#### Records for the exercise
────────
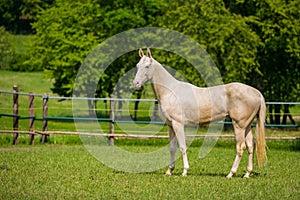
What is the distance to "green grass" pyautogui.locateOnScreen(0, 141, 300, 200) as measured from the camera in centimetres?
812

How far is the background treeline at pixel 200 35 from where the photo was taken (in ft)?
76.9

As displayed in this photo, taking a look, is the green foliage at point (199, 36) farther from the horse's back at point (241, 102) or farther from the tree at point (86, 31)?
the horse's back at point (241, 102)

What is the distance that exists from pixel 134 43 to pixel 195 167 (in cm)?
1685

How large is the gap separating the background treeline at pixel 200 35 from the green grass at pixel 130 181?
11.0m

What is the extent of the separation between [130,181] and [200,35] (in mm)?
15224

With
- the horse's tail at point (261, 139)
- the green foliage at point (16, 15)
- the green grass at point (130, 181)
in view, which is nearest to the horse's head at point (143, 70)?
the green grass at point (130, 181)

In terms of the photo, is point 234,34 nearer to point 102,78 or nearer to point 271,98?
point 271,98

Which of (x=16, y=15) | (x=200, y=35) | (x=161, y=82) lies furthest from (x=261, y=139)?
(x=16, y=15)

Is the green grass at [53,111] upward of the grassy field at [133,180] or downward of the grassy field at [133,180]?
downward

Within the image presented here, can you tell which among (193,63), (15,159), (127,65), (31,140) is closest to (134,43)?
(127,65)

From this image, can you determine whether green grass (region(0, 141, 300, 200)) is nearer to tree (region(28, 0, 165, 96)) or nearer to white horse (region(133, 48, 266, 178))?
white horse (region(133, 48, 266, 178))

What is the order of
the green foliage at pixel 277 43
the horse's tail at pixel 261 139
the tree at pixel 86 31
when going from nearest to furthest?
the horse's tail at pixel 261 139 < the green foliage at pixel 277 43 < the tree at pixel 86 31

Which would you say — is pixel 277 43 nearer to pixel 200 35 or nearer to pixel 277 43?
pixel 277 43

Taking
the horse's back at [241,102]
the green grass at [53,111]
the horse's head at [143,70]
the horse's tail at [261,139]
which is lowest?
the green grass at [53,111]
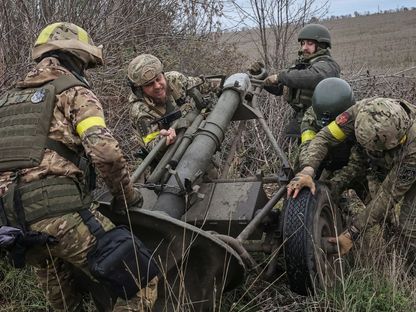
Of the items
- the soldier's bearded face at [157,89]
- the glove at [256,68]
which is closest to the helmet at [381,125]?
the soldier's bearded face at [157,89]

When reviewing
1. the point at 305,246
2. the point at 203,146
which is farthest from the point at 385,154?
the point at 203,146

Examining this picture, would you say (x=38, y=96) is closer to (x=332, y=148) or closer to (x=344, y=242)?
(x=344, y=242)

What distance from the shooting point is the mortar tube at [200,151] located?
159 inches

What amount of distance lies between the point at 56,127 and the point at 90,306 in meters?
1.70

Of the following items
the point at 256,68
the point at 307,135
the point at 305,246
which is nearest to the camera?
the point at 305,246

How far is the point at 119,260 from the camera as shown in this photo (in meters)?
3.12

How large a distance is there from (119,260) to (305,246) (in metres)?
1.36

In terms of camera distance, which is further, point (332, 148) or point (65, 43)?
point (332, 148)

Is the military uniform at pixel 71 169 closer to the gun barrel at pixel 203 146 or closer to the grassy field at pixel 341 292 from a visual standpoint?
the gun barrel at pixel 203 146

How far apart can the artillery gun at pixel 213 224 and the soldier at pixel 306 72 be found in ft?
3.25

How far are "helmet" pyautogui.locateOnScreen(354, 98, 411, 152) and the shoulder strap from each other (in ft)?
6.85

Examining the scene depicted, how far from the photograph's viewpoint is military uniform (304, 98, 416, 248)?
13.5 ft

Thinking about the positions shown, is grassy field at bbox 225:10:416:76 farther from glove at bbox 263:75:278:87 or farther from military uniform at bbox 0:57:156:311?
military uniform at bbox 0:57:156:311

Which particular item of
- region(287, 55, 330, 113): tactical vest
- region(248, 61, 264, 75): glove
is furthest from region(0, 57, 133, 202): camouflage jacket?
region(248, 61, 264, 75): glove
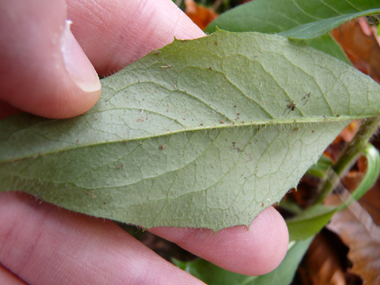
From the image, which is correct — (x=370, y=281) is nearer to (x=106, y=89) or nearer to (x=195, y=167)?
(x=195, y=167)

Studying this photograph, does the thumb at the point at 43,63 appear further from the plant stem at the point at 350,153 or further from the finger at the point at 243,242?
the plant stem at the point at 350,153

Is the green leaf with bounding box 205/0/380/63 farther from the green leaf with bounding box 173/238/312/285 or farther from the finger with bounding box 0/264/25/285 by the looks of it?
the finger with bounding box 0/264/25/285

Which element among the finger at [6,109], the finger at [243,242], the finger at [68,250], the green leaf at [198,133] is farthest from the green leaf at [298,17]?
the finger at [68,250]

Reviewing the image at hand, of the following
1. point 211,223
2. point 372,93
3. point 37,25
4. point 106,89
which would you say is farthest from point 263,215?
point 37,25

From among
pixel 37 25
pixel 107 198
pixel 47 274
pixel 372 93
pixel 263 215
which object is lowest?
pixel 47 274

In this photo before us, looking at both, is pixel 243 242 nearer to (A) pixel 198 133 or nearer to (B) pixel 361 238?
(A) pixel 198 133

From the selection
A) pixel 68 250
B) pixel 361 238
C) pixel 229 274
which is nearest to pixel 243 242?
pixel 229 274
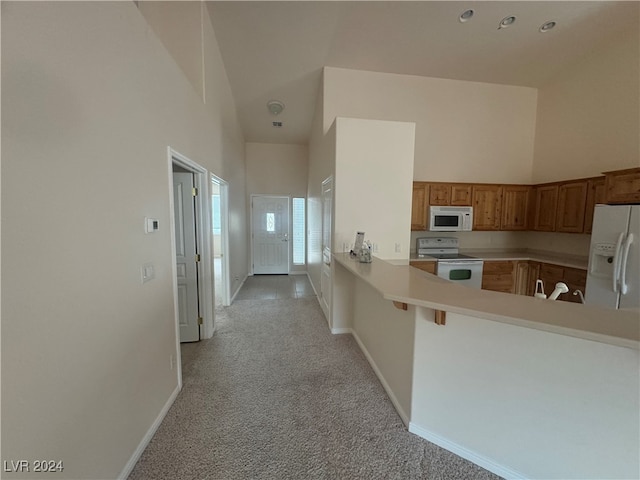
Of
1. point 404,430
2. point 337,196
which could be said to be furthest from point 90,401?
point 337,196

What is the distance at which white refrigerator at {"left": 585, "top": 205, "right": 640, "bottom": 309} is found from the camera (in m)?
2.77

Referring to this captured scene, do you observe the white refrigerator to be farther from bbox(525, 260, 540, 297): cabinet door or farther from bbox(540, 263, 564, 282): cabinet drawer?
bbox(525, 260, 540, 297): cabinet door

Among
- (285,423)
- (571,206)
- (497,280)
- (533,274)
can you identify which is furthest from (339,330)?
(571,206)

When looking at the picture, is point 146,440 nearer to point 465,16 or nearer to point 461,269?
point 461,269

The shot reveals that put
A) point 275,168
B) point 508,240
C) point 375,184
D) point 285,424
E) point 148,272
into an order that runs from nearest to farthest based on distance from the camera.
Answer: point 148,272, point 285,424, point 375,184, point 508,240, point 275,168

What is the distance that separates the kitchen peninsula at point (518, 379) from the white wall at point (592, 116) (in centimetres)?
391

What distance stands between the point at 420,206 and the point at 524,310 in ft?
11.0

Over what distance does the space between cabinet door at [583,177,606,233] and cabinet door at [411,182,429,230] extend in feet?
7.20

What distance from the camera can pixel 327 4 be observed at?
3.01 m

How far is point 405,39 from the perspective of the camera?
3.51 metres

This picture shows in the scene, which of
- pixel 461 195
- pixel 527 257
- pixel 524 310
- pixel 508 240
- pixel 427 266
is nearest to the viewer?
pixel 524 310

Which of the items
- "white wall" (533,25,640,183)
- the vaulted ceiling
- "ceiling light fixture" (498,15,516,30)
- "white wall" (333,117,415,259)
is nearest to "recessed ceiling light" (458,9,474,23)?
the vaulted ceiling

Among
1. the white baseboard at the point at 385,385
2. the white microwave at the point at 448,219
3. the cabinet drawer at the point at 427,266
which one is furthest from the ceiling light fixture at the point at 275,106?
the white baseboard at the point at 385,385

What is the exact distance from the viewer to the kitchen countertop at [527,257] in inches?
154
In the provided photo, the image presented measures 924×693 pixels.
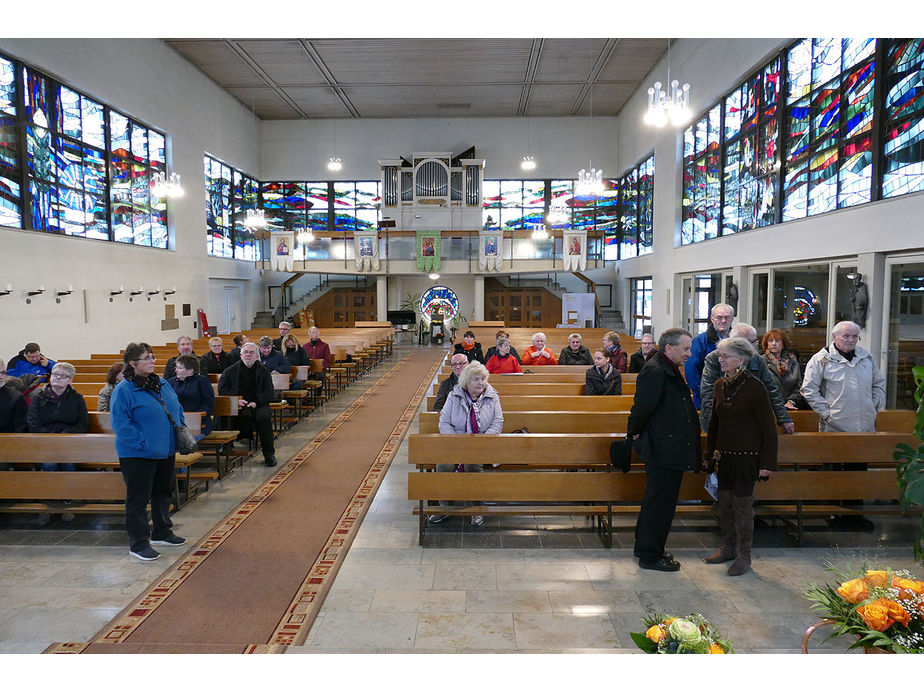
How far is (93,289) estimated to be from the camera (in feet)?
37.9

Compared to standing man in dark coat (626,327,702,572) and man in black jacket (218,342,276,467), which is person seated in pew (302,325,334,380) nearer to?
man in black jacket (218,342,276,467)

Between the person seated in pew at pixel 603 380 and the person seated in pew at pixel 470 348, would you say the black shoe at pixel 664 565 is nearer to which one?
the person seated in pew at pixel 603 380

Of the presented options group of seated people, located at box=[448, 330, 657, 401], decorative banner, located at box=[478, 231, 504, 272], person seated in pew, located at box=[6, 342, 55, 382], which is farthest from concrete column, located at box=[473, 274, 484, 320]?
person seated in pew, located at box=[6, 342, 55, 382]

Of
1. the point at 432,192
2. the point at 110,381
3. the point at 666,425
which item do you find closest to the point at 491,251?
the point at 432,192

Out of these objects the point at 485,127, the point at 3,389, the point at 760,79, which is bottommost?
the point at 3,389

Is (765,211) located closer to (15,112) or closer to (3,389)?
(3,389)

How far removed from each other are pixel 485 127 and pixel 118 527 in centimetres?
1945

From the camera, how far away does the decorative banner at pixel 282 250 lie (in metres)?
18.3

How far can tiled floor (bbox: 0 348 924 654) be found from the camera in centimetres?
302

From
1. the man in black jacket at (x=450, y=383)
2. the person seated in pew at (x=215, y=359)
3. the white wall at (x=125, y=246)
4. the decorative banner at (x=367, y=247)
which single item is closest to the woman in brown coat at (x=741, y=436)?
the man in black jacket at (x=450, y=383)

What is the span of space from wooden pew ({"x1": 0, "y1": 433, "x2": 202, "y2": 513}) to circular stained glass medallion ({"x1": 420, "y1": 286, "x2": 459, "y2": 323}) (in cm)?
1786

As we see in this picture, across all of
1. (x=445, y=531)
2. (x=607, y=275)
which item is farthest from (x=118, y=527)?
(x=607, y=275)

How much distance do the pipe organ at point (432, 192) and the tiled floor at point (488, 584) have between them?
55.7 ft

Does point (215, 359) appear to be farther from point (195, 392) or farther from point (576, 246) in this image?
point (576, 246)
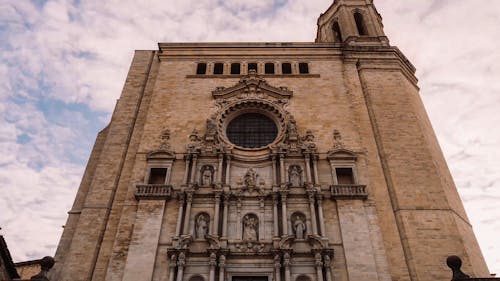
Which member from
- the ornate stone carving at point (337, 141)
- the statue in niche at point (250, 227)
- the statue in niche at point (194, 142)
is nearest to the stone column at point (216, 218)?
the statue in niche at point (250, 227)

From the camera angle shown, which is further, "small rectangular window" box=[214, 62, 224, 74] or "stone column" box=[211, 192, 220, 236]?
"small rectangular window" box=[214, 62, 224, 74]

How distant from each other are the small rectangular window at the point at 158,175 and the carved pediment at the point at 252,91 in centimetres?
482

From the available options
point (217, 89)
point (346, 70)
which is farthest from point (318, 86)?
point (217, 89)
────────
#### Written request
Copy exactly, please, the lines that run from the line holding "As we see in this picture, across all of" through the closing line of the material above, omitting every picture.

#### Completed exercise
As we see in this picture, across all of
1. (x=445, y=531)
2. (x=607, y=275)
which item is farthest from (x=118, y=527)?
(x=607, y=275)

How much distance do the pipe organ at point (432, 192) and the tiled floor at point (488, 584) have between them?
55.7 ft

Does point (215, 359) appear to be farther from point (195, 392) or farther from point (576, 246) in this image?
point (576, 246)
Which member from
- the ornate stone carving at point (337, 141)
- the statue in niche at point (250, 227)
- the statue in niche at point (194, 142)
is nearest to the stone column at point (216, 218)?
the statue in niche at point (250, 227)

From the camera angle shown, which is further, "small rectangular window" box=[214, 62, 224, 74] or "stone column" box=[211, 192, 220, 236]?
"small rectangular window" box=[214, 62, 224, 74]

How distant from each other are the small rectangular window at the point at 158,175 and the carved pediment at the point at 252,91 in centimetres?
482

From the available options
point (217, 89)
point (346, 70)
which is farthest from point (318, 86)?
point (217, 89)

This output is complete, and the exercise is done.